** STORED DATA **
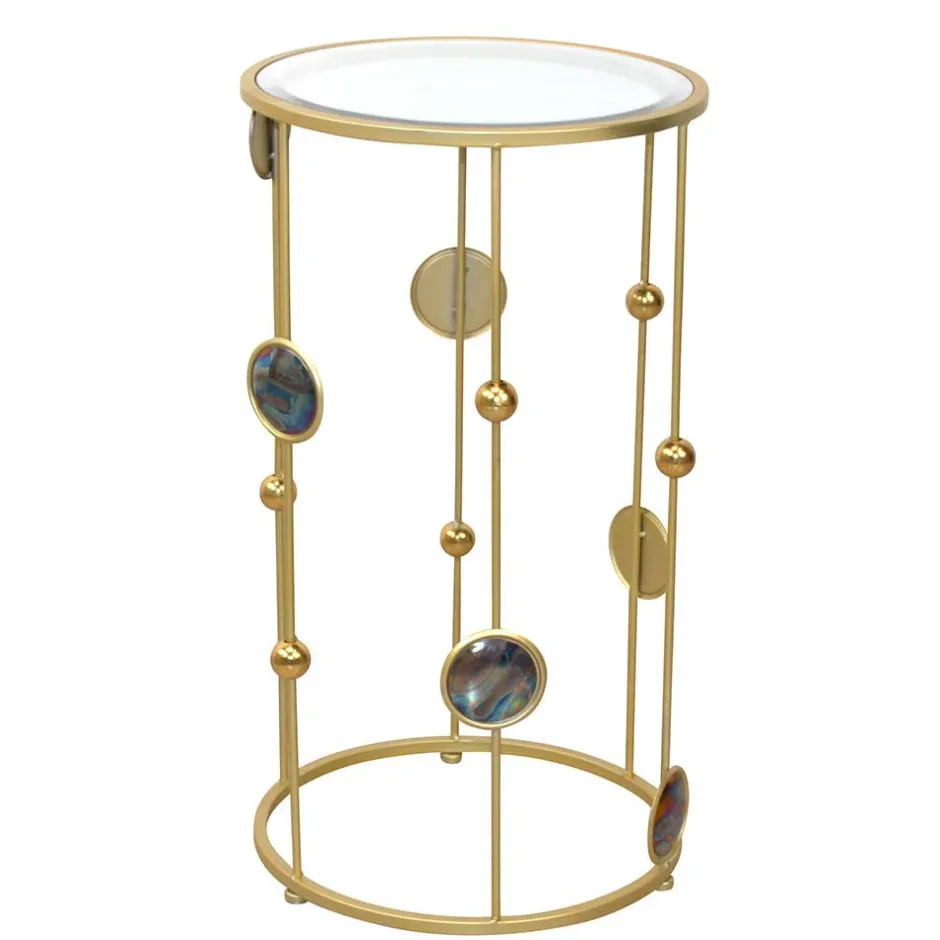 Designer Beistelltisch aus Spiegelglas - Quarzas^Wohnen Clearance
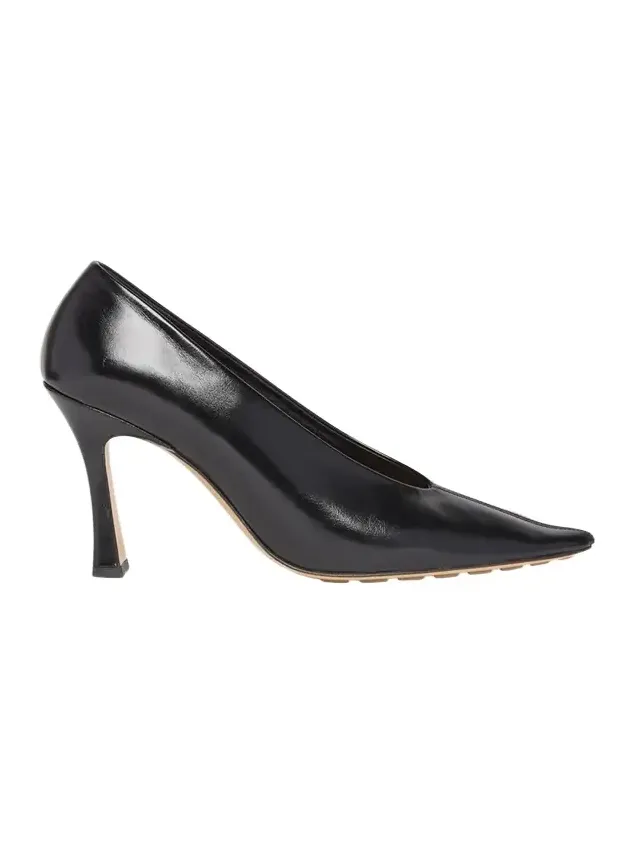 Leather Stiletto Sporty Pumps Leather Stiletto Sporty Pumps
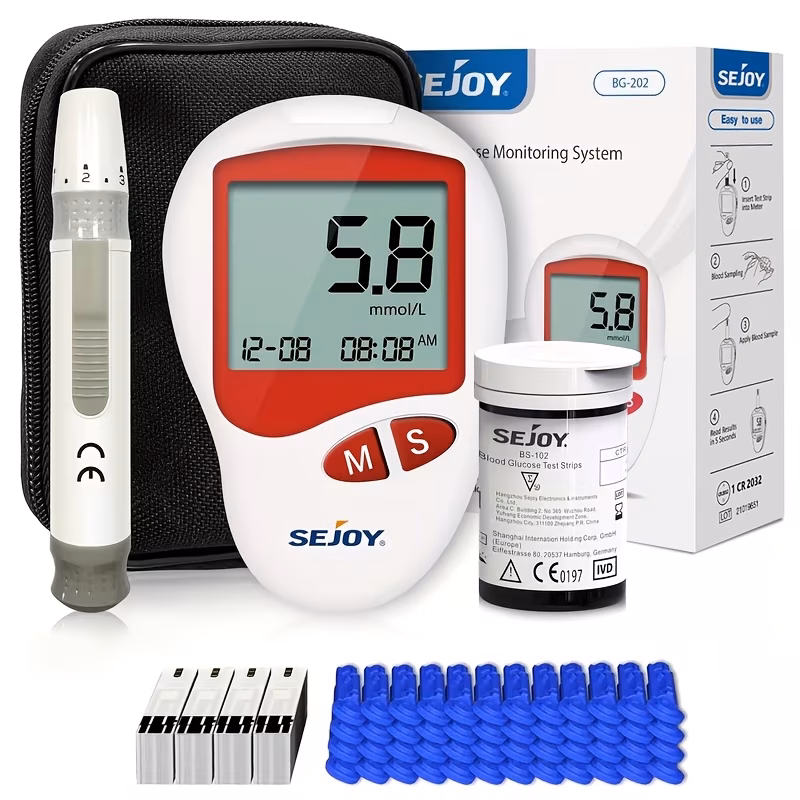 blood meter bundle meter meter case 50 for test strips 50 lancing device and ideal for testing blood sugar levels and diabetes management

---

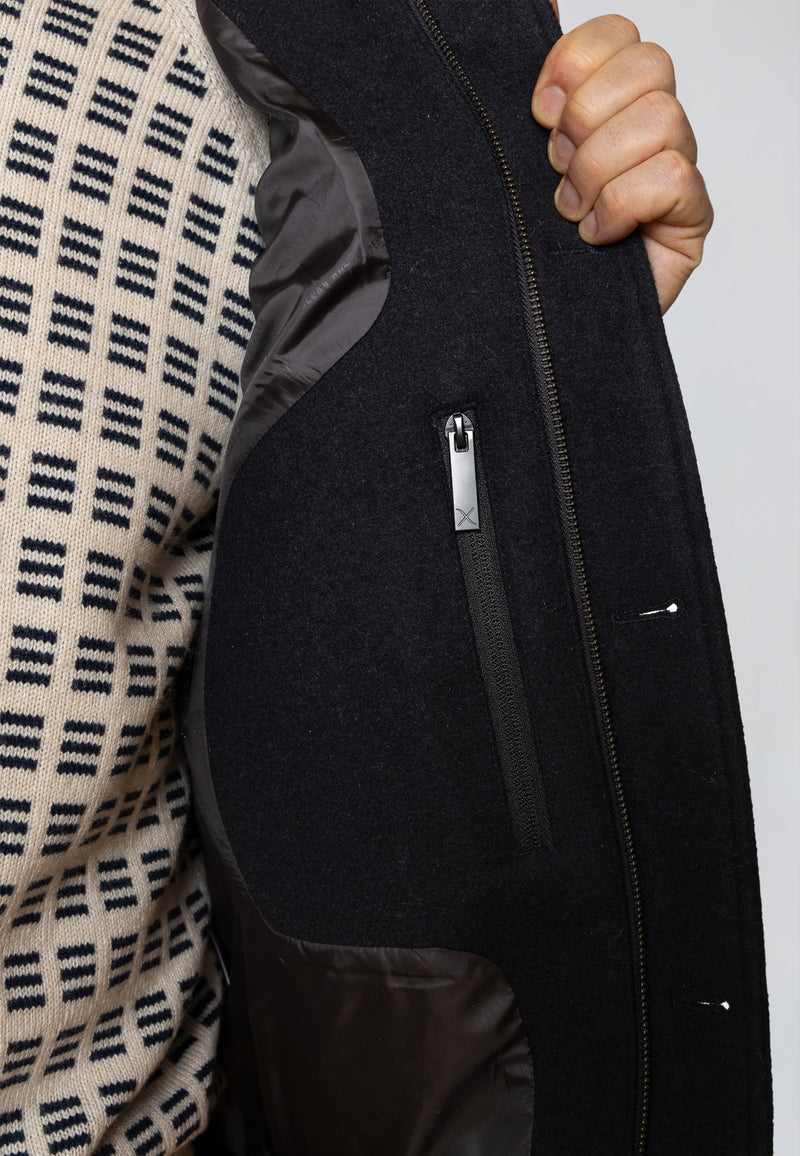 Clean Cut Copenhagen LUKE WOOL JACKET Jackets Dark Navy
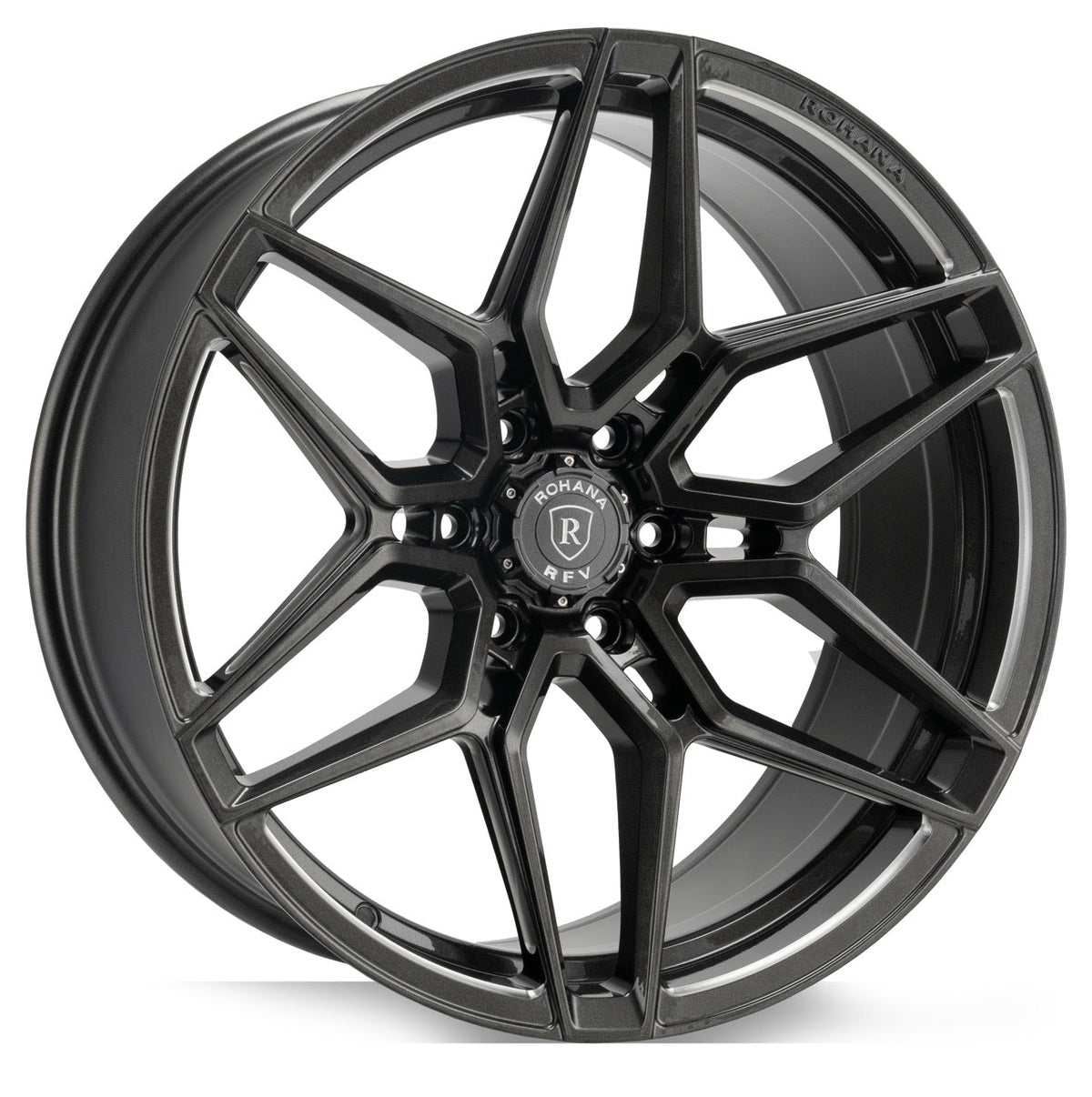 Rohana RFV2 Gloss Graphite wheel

...

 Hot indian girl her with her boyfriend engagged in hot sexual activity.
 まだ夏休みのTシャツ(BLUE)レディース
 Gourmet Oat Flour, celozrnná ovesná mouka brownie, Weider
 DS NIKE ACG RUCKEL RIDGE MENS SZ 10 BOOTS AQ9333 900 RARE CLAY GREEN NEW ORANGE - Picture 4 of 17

** TASK BRIEF **
Set down again, exactly, every line above from the one with "Designer Beistelltisch aus" down to the one with "blood meter bundle", both ends included. No pictures, and nothing else.

** RESULT OF THE EXERCISE **
 Designer Beistelltisch aus Spiegelglas - Quarzas^Wohnen Clearance
 Leather Stiletto Sporty Pumps Leather Stiletto Sporty Pumps
 blood meter bundle meter meter case 50 for test strips 50 lancing device and ideal for testing blood sugar levels and diabetes management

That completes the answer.